Легко представить себе, как он лихорадочно листает словарь и в ответ на свое многозначное, играющее оттенками слово, переливающее за край значения и звука, вызывающее множество ассоциаций (бытовых, литературных, исторических, богословских), находит лишь нечто по-солдатски простое и конкретное — «встал» или, скажем, «холод».
Едва разделавшись с переводом, Набоков взялся и за роман, и за обещанные английские автобиографические очерки. Он еще не испытывал полного доверия к своему отнюдь не ученическому и отнюдь не простому английскому. Впервые некоторую уверенность он обрел тогда, когда получил по почте замечания английской приятельницы на его перевод. «Ну, такие-то огрехи и в моем русском тексте найти можно», — сказал он Вере с облегчением.
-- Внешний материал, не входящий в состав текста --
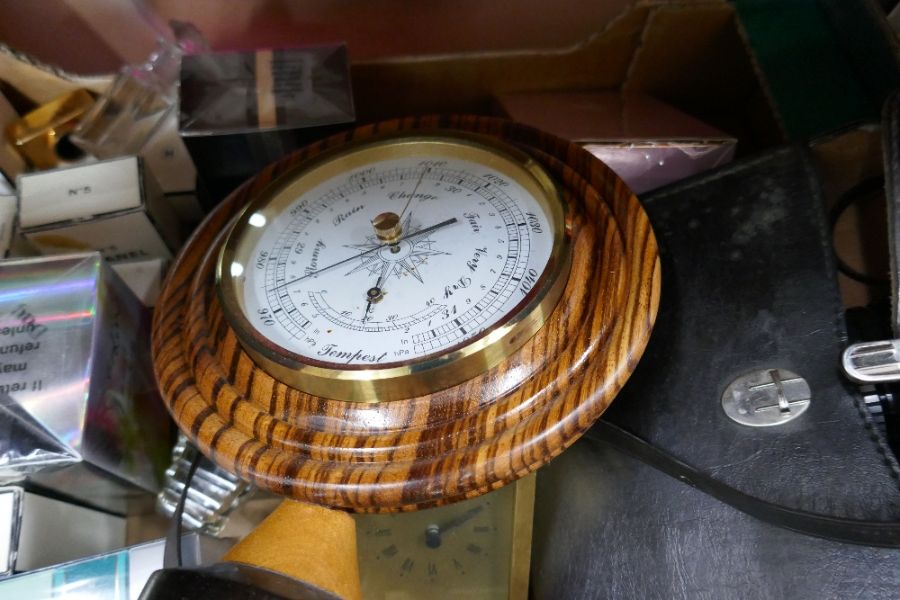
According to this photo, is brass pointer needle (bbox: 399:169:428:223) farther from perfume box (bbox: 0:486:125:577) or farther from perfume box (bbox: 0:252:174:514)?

В конце января он отправился на заработки — читать свои произведения в Бельгии и во Франции. В Бельгии за него хлопотала Зина Шаховская. В Париже у него был его ангел-хранитель Фондаминский. И там, и там Набокова уже знали, читали его книги, хотели (или только соглашались) снова его слушать и (что существенней) платить за удовольствие быть в курсе литературной жизни и носить высокое звание мецената (в России за семьдесят лет безвременья к этому слову пристала насмешка, результатом чего, как и следовало ожидать, явились, на счастье, не всеобщие — равнодушие, алчность, нежелание отдать хоть рубль из тайного миллиона на что-либо, кроме грубых удовольствий).
К русско-еврейской аудитории в Бельгии (чисто русская, по утверждению Шаховской, литературой не интересовалась) Зине удалось присоединить и французскую, стало быть, читать следовало и по-французски тоже. Набоков (хвала семейному воспитанию!) умел неплохо писать по-французски: до конца дней он черпал из неиссякающего источника своего детского рая. За три дня он написал по-французски рассказик про свою французскую гувернантку мадемуазель Миотон и теперь испытывал сомнения: не получился ли его французский рассказ третьесортным. Назывался рассказ «Мадемуазель О» (существовал эротический роман «Месье О», а тут речь шла о немолодой толстой девственнице).